Warn FBI, Auditor, Examiner, Adversary, Regulator, Investigator or Inspector General
Ediscovery Production Strategy-Services for Text, Email, Twitter, Facebook Google+ or Other Social Network Records
Subpoena . . . tax audit . . . court order . . . police raid . . . search warrant . . . criminal investigation . . . regulatory proceeding . . . administrative summons . . . grand jury inquiry . . . litigation discovery demand -- any of these could compel or motivate a party holding e-records to reveal or produce them.
But often the party that receives (or seizes) the records should be expected to safeguard them after they arrive.
Laws requiring the safeguarding of records are many and diverse. One small example: As a business discloses information to the federal government, it can (if justified) tag or annotate the information as a “trade secret.” By so doing, the business warns government employees that they violate federal law (18 U.S.C. Section 1905) if they abuse the trade secret, such as disclose it to a competitor or to the news media.
Legally speaking, the tagging or annotating of records can be strategically powerful. But when a large quantity of e-records (SMS, chat, e-mail, Web 2.0, iPhone, BlackBerry) is involved, manual annotation is laborious and expensive.
Emerging technology affords a solution. Technology empowers producing parties to annotate (label, tag) records with ever-better precision and efficiency.
When records like instant messages are disclosed under law, it is becoming more common that they be disclosed in an electronic format that supports annotations, such as XML.
Electronic annotation (commenting) enables highly granular, specifically-targeted legal notices. Targeted annotation can give the producing party an advantage. The advantage is more apparent when large numbers of record are at issue and different records require different notices.
By long-standing practice, lawyers often mark disclosed records with warnings or reservations of rights. But historically these notices were expressed as general, blanket statements in transmittal letters. (See footnote.)
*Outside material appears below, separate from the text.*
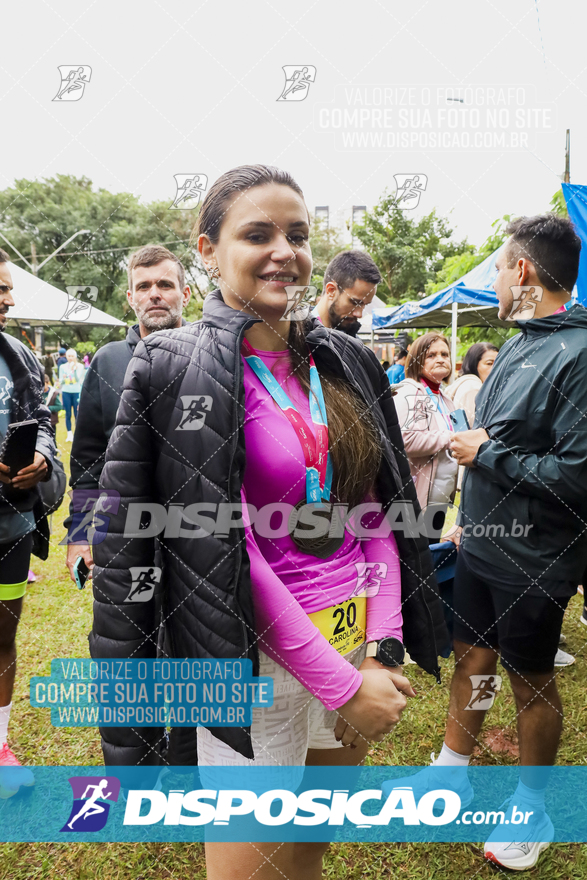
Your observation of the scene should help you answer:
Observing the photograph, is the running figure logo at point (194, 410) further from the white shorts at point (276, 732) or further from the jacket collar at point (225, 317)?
the white shorts at point (276, 732)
When numerous records are involved, blanket statements may not be as effective as specific, record-by-record annotations. Suppose for example that five million email records are being produced. Within those records are, say, 2137 that contain personally identifiable information (PII), which the producing party is obligated to safeguard. The producing party may better fulfill its obligation by specifically annotating each of the 2137 with strong warnings, rather than with general notices covering the whole five million. (Example: “WARNING: This email may contain private data protected by law. Access on need-to-know basis only.”)
Specific annotations can include any of a range of legal statements: disclaimers, instructions, interpretations, cross references, self-serving language, reservations of rights, claims of privacy, contractual terms of use, designation as attorney work product and more.
According to Ranjit Sarai, e-discovery consultant at Messaging Architects, “Annotations can involve advanced services in e-record production. Manual annotation of individual records can be very time consuming. But we can recommend or develop routines for identifying relevant records and placing the prescribed annotations on them. We can facilitate collaborative, team annotations. We can also help bring the appropriate attention to annotations. Some annotations should be understated. Others should scream out in blinking neon lights.”
Update: Tags and annotations can be inserted according to varying degrees of granularity, whether record-by-record, word-by-word, or something else. US intelligence agencies are managing massive databases on terrorists by tagging each word, one-by-one. A tag can show, for example, the level of security clearance an analyst needs in order to see the word. Advanced search software can prevent an analyst from seeing information for which he does not have adequate clearance, while alerting him that the database may contain additional information relevant to his inquiry, access to which will require higher authority. Siobhan Gorman, "How a Team of Geeks Cracked Spy Trade," Wall St. J., 4 Sept. 09.
–Benjamin Wright
Mr. Wright delivers education on cyber defense law under the SANS Institute.
Footnote: A case known as Teachers Insurance(1) suggested that when a company discloses information to the Securities and Exchange Commission, it waives attorney-client privilege on that information, unless it explicitly reserves its privilege rights. Applying that idea, a company in another case(2) attempted to make such a reservation of rights in the transmittal letter sent with documents disclosed to the SEC.
(1)Teachers Insurance and Annuity Assn. of America v. Shamrock Broadcasting Co, 521 F. Supp. 638 (SDNY 1981).
(2)In re Subpoena Duces Tecum to Fulbright and Jaworski and Vinson & Elkins, 183 Fed. Sec. L. Rep. para. 99,505 (DDC 1983).